▶ GOAL OF THE EXERCISE:
Each line of the material should be output exactly as shown.

▶ TASK MATERIAL:

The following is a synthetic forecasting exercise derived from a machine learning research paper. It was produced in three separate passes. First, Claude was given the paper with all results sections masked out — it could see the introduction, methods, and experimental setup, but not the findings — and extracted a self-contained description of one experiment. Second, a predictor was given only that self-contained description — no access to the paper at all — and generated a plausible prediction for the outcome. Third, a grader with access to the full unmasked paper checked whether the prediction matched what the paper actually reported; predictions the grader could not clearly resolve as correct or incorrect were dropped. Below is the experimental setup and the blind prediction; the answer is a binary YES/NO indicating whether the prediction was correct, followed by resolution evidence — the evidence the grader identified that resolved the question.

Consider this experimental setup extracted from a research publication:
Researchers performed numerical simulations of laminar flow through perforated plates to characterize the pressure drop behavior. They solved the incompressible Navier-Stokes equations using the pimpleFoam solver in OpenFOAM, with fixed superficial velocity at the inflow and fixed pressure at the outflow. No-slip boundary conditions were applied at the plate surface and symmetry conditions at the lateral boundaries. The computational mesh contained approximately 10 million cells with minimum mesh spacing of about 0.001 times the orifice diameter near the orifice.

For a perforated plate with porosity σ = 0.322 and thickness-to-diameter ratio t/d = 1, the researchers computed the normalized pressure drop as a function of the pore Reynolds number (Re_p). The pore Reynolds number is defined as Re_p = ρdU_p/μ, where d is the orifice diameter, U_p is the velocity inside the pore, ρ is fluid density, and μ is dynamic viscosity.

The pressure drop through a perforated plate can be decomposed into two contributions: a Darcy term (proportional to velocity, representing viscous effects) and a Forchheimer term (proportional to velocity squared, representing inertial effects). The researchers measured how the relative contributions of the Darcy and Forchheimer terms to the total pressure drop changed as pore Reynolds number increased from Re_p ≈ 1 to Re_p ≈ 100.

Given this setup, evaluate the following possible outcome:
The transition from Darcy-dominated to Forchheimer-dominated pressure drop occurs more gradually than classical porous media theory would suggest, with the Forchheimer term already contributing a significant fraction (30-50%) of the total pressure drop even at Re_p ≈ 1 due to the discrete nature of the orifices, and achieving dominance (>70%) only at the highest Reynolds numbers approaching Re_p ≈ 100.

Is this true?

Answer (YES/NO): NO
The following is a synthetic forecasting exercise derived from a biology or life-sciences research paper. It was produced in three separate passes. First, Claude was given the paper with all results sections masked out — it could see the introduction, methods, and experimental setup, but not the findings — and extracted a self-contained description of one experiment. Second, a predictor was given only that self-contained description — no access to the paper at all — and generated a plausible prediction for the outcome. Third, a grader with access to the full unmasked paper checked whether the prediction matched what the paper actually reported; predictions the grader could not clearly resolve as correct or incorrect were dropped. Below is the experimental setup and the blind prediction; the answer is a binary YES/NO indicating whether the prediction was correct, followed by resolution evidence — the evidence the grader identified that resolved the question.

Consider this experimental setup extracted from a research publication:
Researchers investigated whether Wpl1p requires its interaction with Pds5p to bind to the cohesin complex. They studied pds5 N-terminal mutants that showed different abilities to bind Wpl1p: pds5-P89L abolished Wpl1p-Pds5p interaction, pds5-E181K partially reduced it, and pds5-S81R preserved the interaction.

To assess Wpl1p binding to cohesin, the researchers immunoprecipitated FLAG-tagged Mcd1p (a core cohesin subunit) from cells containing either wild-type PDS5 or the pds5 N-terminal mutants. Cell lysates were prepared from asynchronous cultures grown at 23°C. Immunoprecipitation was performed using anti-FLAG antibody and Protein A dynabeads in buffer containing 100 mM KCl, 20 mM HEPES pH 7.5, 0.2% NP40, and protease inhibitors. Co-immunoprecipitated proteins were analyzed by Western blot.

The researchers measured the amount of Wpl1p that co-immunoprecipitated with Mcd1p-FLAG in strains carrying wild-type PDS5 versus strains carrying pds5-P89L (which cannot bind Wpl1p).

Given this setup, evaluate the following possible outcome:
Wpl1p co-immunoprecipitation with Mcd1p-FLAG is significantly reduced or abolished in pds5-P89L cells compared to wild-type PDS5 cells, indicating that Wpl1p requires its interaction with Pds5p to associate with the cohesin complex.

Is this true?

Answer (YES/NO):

▶ ANSWER BOX:
The following is a synthetic forecasting exercise derived from a machine learning research paper. It was produced in three separate passes. First, Claude was given the paper with all results sections masked out — it could see the introduction, methods, and experimental setup, but not the findings — and extracted a self-contained description of one experiment. Second, a predictor was given only that self-contained description — no access to the paper at all — and generated a plausible prediction for the outcome. Third, a grader with access to the full unmasked paper checked whether the prediction matched what the paper actually reported; predictions the grader could not clearly resolve as correct or incorrect were dropped. Below is the experimental setup and the blind prediction; the answer is a binary YES/NO indicating whether the prediction was correct, followed by resolution evidence — the evidence the grader identified that resolved the question.

Consider this experimental setup extracted from a research publication:
Researchers performed numerical simulations of laminar flow through perforated plates to characterize the pressure drop behavior. They solved the incompressible Navier-Stokes equations using the pimpleFoam solver in OpenFOAM, with fixed superficial velocity at the inflow and fixed pressure at the outflow. No-slip boundary conditions were applied at the plate surface and symmetry conditions at the lateral boundaries. The computational mesh contained approximately 10 million cells with minimum mesh spacing of about 0.001 times the orifice diameter near the orifice.

For a perforated plate with porosity σ = 0.322 and thickness-to-diameter ratio t/d = 1, the researchers computed the normalized pressure drop as a function of the pore Reynolds number (Re_p). The pore Reynolds number is defined as Re_p = ρdU_p/μ, where d is the orifice diameter, U_p is the velocity inside the pore, ρ is fluid density, and μ is dynamic viscosity.

The pressure drop through a perforated plate can be decomposed into two contributions: a Darcy term (proportional to velocity, representing viscous effects) and a Forchheimer term (proportional to velocity squared, representing inertial effects). The researchers measured how the relative contributions of the Darcy and Forchheimer terms to the total pressure drop changed as pore Reynolds number increased from Re_p ≈ 1 to Re_p ≈ 100.

Given this setup, evaluate the following possible outcome:
The transition from Darcy-dominated to Forchheimer-dominated pressure drop occurs more gradually than classical porous media theory would suggest, with the Forchheimer term already contributing a significant fraction (30-50%) of the total pressure drop even at Re_p ≈ 1 due to the discrete nature of the orifices, and achieving dominance (>70%) only at the highest Reynolds numbers approaching Re_p ≈ 100.

Is this true?

Answer (YES/NO): NO
The following is a synthetic forecasting exercise derived from a biology or life-sciences research paper. It was produced in three separate passes. First, Claude was given the paper with all results sections masked out — it could see the introduction, methods, and experimental setup, but not the findings — and extracted a self-contained description of one experiment. Second, a predictor was given only that self-contained description — no access to the paper at all — and generated a plausible prediction for the outcome. Third, a grader with access to the full unmasked paper checked whether the prediction matched what the paper actually reported; predictions the grader could not clearly resolve as correct or incorrect were dropped. Below is the experimental setup and the blind prediction; the answer is a binary YES/NO indicating whether the prediction was correct, followed by resolution evidence — the evidence the grader identified that resolved the question.

Consider this experimental setup extracted from a research publication:
Researchers investigated whether Wpl1p requires its interaction with Pds5p to bind to the cohesin complex. They studied pds5 N-terminal mutants that showed different abilities to bind Wpl1p: pds5-P89L abolished Wpl1p-Pds5p interaction, pds5-E181K partially reduced it, and pds5-S81R preserved the interaction.

To assess Wpl1p binding to cohesin, the researchers immunoprecipitated FLAG-tagged Mcd1p (a core cohesin subunit) from cells containing either wild-type PDS5 or the pds5 N-terminal mutants. Cell lysates were prepared from asynchronous cultures grown at 23°C. Immunoprecipitation was performed using anti-FLAG antibody and Protein A dynabeads in buffer containing 100 mM KCl, 20 mM HEPES pH 7.5, 0.2% NP40, and protease inhibitors. Co-immunoprecipitated proteins were analyzed by Western blot.

The researchers measured the amount of Wpl1p that co-immunoprecipitated with Mcd1p-FLAG in strains carrying wild-type PDS5 versus strains carrying pds5-P89L (which cannot bind Wpl1p).

Given this setup, evaluate the following possible outcome:
Wpl1p co-immunoprecipitation with Mcd1p-FLAG is significantly reduced or abolished in pds5-P89L cells compared to wild-type PDS5 cells, indicating that Wpl1p requires its interaction with Pds5p to associate with the cohesin complex.

Is this true?

Answer (YES/NO):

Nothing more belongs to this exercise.